** START Supplied text **
We have converted the `mask_to_sentinel()` from the `noise_span_to_unique_sentinel()` in the original [T5 repository](https://github.com/google-research/text-to-text-transfer-transformer/blob/master/t5/data/preprocessors.py), which helps map noise spans to `<extra_id>` sentinels and collapse a span's tokens into a single sentinel. For the input, `tokens` and `masks` are required to have the exact shape. 
> For curious readers, there are many more useful implementations in T5's original repository. 

The preparation step completes as we batch-ify the encoder input tokens (which is corrupted sequences) and record valid length for each sample. 

In [10]:
masked_tokens = mask_to_sentinel(tokens, masks, len(tokenizer.vocab))
enc_tokens = batcher(masked_tokens)
enc_valid_length = np.array([len(tok) for tok in masked_tokens], dtype=np.int32)

## Inference Step

We first get the initial states of decoder by calling `init_states()`. This method includes feeding the corrupted minibatch into the encoder, initializing "past" keys and values in every decoder's layer to zero, etc. The returned states is a 4-tuple of encoded results, valid lengths of corrupted sequences, our position (index) in incremental decoding, and past keys and values.
** END Supplied text **
__Set tasks__
1) According to the T5 sentinel text, which function in the original T5 repository was `mask_to_sentinel()` converted from?
2) Reproduce the part of the T5 sentinel text between "The preparation step" and "keys and values.", inclusive.
** START Information provided **
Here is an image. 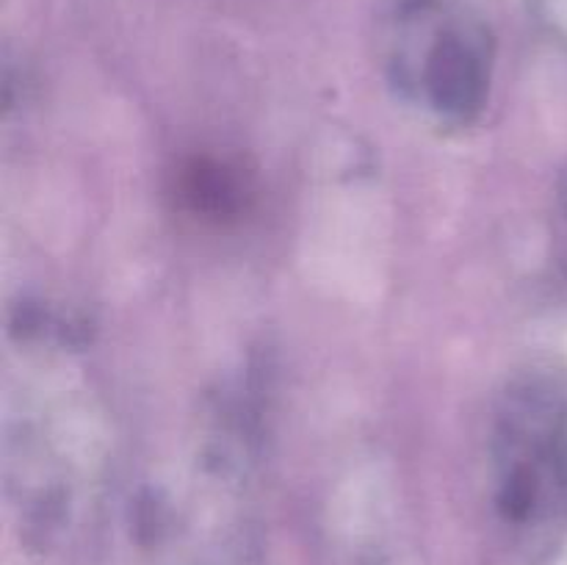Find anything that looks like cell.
** END Information provided **
__Worked solutions__
1) `noise_span_to_unique_sentinel()`

2)
The preparation step completes as we batch-ify the encoder input tokens (which is corrupted sequences) and record valid length for each sample. 

In [10]:
masked_tokens = mask_to_sentinel(tokens, masks, len(tokenizer.vocab))
enc_tokens = batcher(masked_tokens)
enc_valid_length = np.array([len(tok) for tok in masked_tokens], dtype=np.int32)

## Inference Step

We first get the initial states of decoder by calling `init_states()`. This method includes feeding the corrupted minibatch into the encoder, initializing "past" keys and values in every decoder's layer to zero, etc. The returned states is a 4-tuple of encoded results, valid lengths of corrupted sequences, our position (index) in incremental decoding, and past keys and values.